Files
NowChessSystems/add-a-new-microservice-ethereal-marshmallow.md
2026-04-29 22:06:01 +02:00

12 KiB
Raw Permalink Blame History

Plan: Add Coordinator Microservice

Context

NowChess scales core horizontally via shared Redis but lacks:

  • Instance visibility: no way to list running cores or their load
  • Load balancing: games land randomly on cores; no rebalancing
  • Failover: dead cores orphan subscriptions; bullet chess requires <1s recovery
  • Auto-scaling: manual ops to add/remove cores
  • Cache management: no eviction of stale games from core memory

Bullet chess games run on move timings of <3s. 30s failover = game lost on clock. Target: <300ms failover.

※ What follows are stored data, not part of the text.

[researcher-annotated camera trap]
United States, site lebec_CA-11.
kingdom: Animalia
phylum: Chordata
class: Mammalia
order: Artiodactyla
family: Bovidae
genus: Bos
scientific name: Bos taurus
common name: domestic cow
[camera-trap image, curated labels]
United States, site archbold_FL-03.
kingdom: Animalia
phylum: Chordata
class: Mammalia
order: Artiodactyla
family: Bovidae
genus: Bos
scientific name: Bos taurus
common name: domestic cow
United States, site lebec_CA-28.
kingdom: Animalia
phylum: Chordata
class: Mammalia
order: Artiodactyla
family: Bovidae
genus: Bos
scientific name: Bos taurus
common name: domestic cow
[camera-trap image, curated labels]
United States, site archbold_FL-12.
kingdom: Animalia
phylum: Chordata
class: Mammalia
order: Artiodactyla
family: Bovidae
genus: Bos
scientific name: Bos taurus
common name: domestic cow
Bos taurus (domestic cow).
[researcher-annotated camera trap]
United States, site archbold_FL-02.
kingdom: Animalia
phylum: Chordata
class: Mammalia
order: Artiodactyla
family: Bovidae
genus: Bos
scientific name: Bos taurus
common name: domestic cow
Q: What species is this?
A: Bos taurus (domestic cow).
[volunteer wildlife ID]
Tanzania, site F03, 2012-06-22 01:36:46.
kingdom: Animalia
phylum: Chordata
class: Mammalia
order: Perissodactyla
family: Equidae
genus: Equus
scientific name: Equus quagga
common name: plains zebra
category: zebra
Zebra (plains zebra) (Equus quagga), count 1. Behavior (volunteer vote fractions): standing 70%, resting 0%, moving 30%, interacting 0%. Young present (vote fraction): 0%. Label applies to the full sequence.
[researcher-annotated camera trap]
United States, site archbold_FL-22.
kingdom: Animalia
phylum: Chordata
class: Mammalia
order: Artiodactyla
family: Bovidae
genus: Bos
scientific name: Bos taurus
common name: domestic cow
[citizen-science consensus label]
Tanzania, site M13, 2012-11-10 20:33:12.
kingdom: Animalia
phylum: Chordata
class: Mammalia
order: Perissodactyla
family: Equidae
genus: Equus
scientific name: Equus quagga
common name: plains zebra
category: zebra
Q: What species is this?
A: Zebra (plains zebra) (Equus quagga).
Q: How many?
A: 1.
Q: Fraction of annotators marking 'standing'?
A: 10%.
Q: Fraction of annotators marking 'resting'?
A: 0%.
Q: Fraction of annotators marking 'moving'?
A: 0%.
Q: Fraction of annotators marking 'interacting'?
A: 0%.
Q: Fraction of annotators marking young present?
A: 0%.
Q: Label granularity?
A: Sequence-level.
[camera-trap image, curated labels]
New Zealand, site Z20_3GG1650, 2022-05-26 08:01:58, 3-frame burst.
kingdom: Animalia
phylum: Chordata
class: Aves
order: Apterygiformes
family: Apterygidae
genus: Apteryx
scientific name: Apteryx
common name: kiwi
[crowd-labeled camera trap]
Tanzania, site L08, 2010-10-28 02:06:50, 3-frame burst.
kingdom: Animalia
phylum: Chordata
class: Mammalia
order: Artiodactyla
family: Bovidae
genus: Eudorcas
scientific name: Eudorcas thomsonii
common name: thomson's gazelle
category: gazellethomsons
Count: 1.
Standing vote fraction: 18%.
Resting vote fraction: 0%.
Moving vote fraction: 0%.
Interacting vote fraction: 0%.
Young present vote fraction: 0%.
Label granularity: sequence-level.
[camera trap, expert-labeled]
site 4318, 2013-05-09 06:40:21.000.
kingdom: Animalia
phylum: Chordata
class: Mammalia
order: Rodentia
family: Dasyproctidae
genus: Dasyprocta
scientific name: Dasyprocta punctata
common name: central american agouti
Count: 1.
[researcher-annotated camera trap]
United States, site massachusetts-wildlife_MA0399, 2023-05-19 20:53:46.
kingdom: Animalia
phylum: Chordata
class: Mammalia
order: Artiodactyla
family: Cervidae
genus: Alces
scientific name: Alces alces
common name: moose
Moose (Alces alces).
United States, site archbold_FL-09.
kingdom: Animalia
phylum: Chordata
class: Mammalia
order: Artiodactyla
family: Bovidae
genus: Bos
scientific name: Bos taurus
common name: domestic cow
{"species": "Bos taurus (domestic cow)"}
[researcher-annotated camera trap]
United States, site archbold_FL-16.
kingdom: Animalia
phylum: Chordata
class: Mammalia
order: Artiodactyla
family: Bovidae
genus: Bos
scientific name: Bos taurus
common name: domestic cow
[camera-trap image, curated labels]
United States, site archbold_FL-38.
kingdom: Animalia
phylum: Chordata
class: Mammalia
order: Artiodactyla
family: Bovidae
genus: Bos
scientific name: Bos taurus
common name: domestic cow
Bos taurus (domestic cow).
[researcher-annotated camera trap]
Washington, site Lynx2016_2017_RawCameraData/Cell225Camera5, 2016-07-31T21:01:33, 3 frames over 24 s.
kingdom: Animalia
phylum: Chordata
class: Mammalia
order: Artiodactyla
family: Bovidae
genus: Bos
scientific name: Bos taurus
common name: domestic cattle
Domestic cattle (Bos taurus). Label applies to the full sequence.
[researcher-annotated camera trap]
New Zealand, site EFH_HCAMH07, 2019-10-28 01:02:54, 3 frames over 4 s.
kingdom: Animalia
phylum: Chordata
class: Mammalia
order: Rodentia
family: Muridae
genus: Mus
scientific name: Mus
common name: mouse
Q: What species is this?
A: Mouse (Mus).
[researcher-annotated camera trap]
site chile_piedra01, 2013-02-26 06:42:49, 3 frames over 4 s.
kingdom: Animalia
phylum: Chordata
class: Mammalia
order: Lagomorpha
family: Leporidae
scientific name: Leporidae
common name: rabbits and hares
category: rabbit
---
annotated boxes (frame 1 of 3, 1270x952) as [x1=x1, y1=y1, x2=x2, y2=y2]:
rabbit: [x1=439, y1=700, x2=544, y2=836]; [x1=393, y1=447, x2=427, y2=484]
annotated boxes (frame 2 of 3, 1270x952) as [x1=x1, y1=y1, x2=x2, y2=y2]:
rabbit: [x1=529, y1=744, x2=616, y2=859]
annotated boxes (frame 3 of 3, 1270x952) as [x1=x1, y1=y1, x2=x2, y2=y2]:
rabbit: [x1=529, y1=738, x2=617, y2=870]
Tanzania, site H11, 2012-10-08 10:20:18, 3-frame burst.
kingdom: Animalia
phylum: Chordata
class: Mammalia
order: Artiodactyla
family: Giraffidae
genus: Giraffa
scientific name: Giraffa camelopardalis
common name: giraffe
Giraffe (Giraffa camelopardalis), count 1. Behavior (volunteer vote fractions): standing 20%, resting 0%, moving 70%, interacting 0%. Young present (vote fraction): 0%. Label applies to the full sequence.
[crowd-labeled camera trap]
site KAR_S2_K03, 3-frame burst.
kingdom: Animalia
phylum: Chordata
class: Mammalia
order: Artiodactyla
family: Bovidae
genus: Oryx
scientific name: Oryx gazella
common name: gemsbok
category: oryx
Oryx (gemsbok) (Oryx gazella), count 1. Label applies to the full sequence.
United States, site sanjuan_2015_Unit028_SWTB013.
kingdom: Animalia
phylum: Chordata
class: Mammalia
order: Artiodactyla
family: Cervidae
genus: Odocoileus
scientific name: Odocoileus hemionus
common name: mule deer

Architecture: Sub-1s Failover

Why Not Polling/TTL

  • TTL expiry: minimum 10-30s detection
  • HTTP polling 3x failure: 30s minimum
  • gRPC streaming TCP drop: 50-200ms — use this as primary

Primary: gRPC Bidirectional Streaming

  • Core opens a persistent bidirectional stream (CoreHeartbeatStream) to coordinator on startup
  • Core sends heartbeat frames every 200ms
  • Core crash = TCP RST/FIN → coordinator stream error in ~50-200ms
  • Stream also carries metadata updates (subscription count changes) in real-time

Fallback: Redis Heartbeat + K8s Watch

  • Redis heartbeat key {prefix}:instances:{instanceId} with 5s TTL, refreshed every 2s
  • K8s pod watch via Kubernetes Java client (event-driven; handles pod eviction/OOMKill)
  • Fallback covers: network partition (TCP stays up but core is zombie), coordinator restart gap

Design

1. Module: modules/coordinator

Language: Scala 3.5.1, Quarkus REST + gRPC
Ports: HTTP 8086, gRPC 9086
Dependencies: Redisson, Kubernetes Java client, Quarkus gRPC
Persistence: None (all state in Redis)


2. Instance Registry

Redis schema:

{prefix}:instances:{instanceId}
  - TTL: 5s (refreshed by core every 2s via background task)
  - Value: JSON
    {
      "instanceId": "core-abc123",
      "hostname": "core-pod-3",
      "httpPort": 8080,
      "grpcPort": 9080,
      "subscriptionCount": 147,
      "localCacheSize": 147,
      "lastHeartbeat": "2026-04-26T10:15:30.123Z"
    }

{prefix}:instance:{instanceId}:games
  - Type: Redis Set (no TTL — managed explicitly)
  - Members: all gameIds currently subscribed on this instance

Core changes (new InstanceHeartbeatService bean in modules/core):

  • @PostConstruct: generate stable instanceId (hostname + random suffix); open gRPC stream to coordinator; publish Redis heartbeat; register in {prefix}:instances:{instanceId}
  • Every 200ms: send heartbeat frame on gRPC stream (carries subscriptionCount)
  • Every 2s: refresh Redis heartbeat bucket TTL
  • subscribeGame(gameId): SADD {prefix}:instance:{instanceId}:games gameId
  • unsubscribeGame(gameId) / evictGame(gameId): SREM {prefix}:instance:{instanceId}:games gameId
  • @PreDestroy: delete Redis key + games set; close gRPC stream (clean shutdown)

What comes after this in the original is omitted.